A Few Notes on Step and Repeat
MOCA’s Step and Repeat is a new breed of performance festival that brings together performers from a variety of previously segregated genres and acknowledges the abundant crossover that now occurs amongst all of them. Thus, it’s not Performa, or Coachella, or Poetry Slam, or open mic night at the Comedy Store; it’s a free-for-all in which poetry, comedy, bands, deejays, experimental noise, fashion, and yes, performance art all casually coexist.
On September 20, MOCA presented the second of what will be a total of four Saturday nights of Step and Repeat action. Five different staging areas were set up inside the cavernous Geffen Contemporary, each very clearly marked with a giant numeral and arrows. Stage 1 was the upstairs mezzanine, designated for poetry readings. Stage 2 made use of the smaller, tunnel-like galleries under the mezzanine. Stage 3 was a dramatically lit proscenium in the back left corner of the Geffen, while Stage 4 was a cozier, den-like setup next door. Stage 5 was the grand arena, occupying the open area in center of the building. The courtyard just outside the front entrance was designated for food trucks, drink stations, and general mingling.
The setup was excellent in that it presented an ideal setting for experiencing a variety of acts in an intimate fashion—a perpetual challenge for performance curators. With its enormous and flexible space, the Geffen can accommodate several stages without the overcrowding and noise overflow problems that can plague other venues. Each act took place one after the other, with only the durational Jack Name music tunnel occurring simultaneously with everything else—thus, each was given ample space and time to breathe. Audience members could breathe too; if you didn’t care for something that was happening, you could step outside, chat, grab a drink or a bite to eat.
On this night, I arrived early to catch Wu Tsang and boychild, whose interlocking performances accompanied by live solo cello were beautiful and breathtaking; confirmed that I’m really not a fan of live poetry readings, and that I am too old to understand Trisha Low; bowed down before the emerging hilarity that is comedian/artist Kate Berlant; was soothed by the hipster synth stylings of Marina Rosenfeld; loved the Jack Name headphone improv experience; and yawned through Oxbow, which everyone else seemed to adore.

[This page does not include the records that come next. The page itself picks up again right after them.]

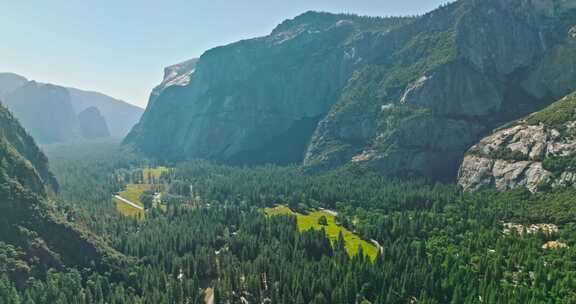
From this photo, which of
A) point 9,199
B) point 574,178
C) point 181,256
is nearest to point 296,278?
point 181,256

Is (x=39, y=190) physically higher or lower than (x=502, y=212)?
higher

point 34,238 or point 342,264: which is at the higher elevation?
point 34,238

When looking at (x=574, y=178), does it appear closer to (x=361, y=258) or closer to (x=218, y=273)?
(x=361, y=258)

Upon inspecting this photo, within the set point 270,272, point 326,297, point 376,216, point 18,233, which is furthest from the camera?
point 376,216

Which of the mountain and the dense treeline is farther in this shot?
the mountain

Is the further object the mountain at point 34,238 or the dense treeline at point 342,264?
the mountain at point 34,238

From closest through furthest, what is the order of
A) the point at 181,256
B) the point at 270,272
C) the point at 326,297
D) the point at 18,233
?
the point at 326,297 < the point at 270,272 < the point at 18,233 < the point at 181,256

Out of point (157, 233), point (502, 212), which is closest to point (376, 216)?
point (502, 212)

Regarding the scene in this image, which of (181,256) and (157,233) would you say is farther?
(157,233)

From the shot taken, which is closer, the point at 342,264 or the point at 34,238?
the point at 342,264

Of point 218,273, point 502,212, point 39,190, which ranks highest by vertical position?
point 39,190
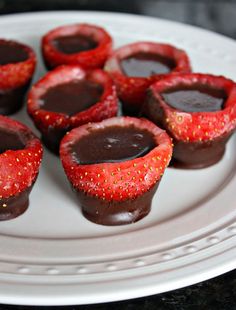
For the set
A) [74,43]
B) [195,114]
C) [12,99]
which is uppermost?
[195,114]

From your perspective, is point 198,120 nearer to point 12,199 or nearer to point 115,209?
point 115,209

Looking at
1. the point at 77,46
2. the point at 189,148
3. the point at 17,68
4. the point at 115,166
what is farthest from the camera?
the point at 77,46

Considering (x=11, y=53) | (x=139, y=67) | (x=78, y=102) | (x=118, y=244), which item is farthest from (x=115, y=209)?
(x=11, y=53)

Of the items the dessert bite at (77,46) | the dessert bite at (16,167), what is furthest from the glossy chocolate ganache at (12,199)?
the dessert bite at (77,46)

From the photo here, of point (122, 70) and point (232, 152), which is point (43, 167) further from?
point (232, 152)

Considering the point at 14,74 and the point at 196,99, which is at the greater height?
the point at 196,99

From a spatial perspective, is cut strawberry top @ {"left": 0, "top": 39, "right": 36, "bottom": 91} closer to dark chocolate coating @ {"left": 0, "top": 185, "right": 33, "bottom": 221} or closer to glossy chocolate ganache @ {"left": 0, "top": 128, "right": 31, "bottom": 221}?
glossy chocolate ganache @ {"left": 0, "top": 128, "right": 31, "bottom": 221}

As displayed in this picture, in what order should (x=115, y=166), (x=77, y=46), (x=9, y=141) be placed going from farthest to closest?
(x=77, y=46), (x=9, y=141), (x=115, y=166)
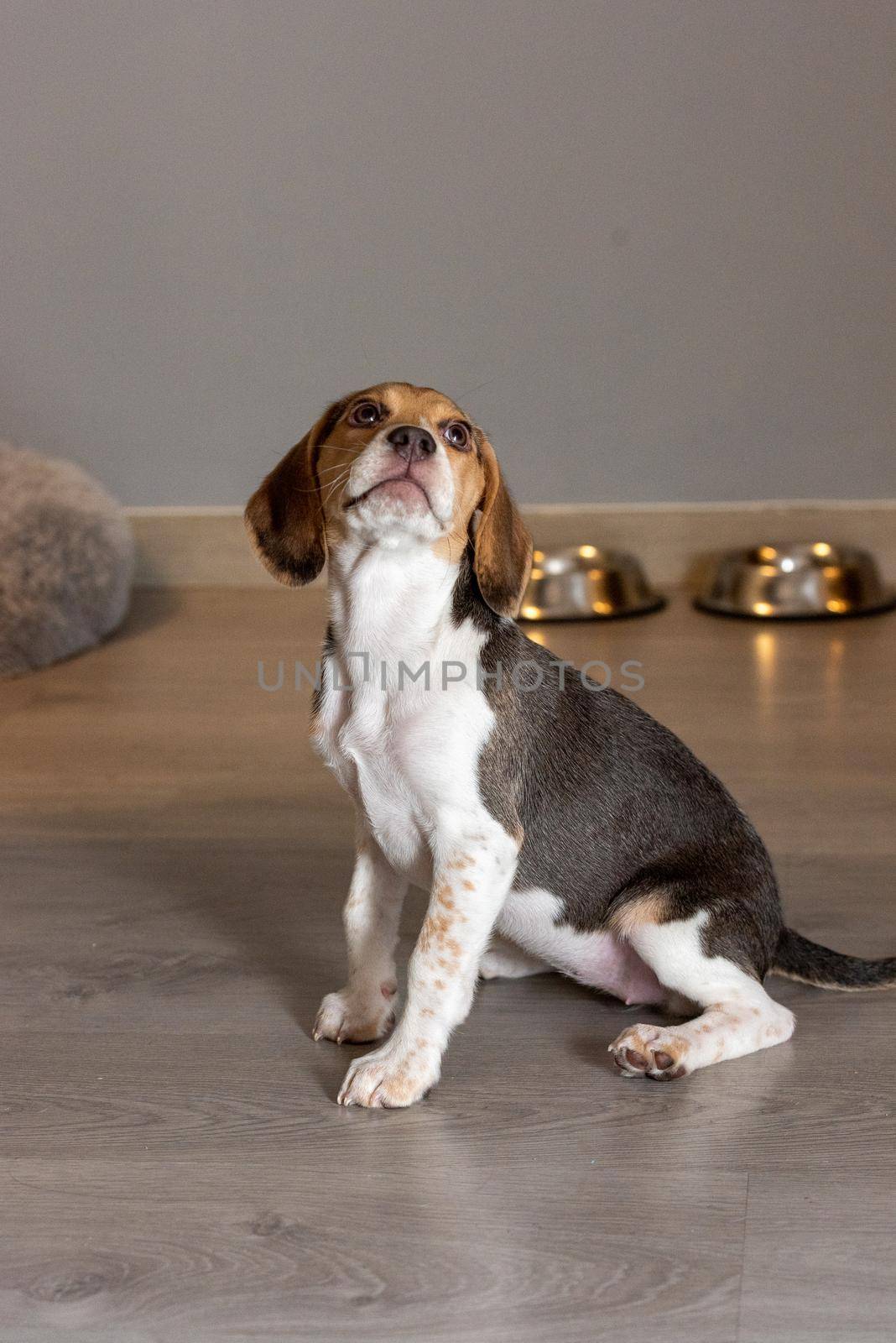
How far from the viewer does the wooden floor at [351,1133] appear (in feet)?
5.14

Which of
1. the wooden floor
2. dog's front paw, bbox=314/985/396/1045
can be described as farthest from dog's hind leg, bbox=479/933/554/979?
dog's front paw, bbox=314/985/396/1045

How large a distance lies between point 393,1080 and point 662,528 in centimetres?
394

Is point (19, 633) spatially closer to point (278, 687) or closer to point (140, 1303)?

Of course the goal of attending these festivals is never to like everything that you see. Rather, it’s to have the best experience possible while gaining meaningful exposure to some new stuff. To that end, MOCA’s Step and Repeat struck a very good balance between the competing needs of professionalism/ease of access and intensity/surprise. Other performance festivals could learn a thing or two from this.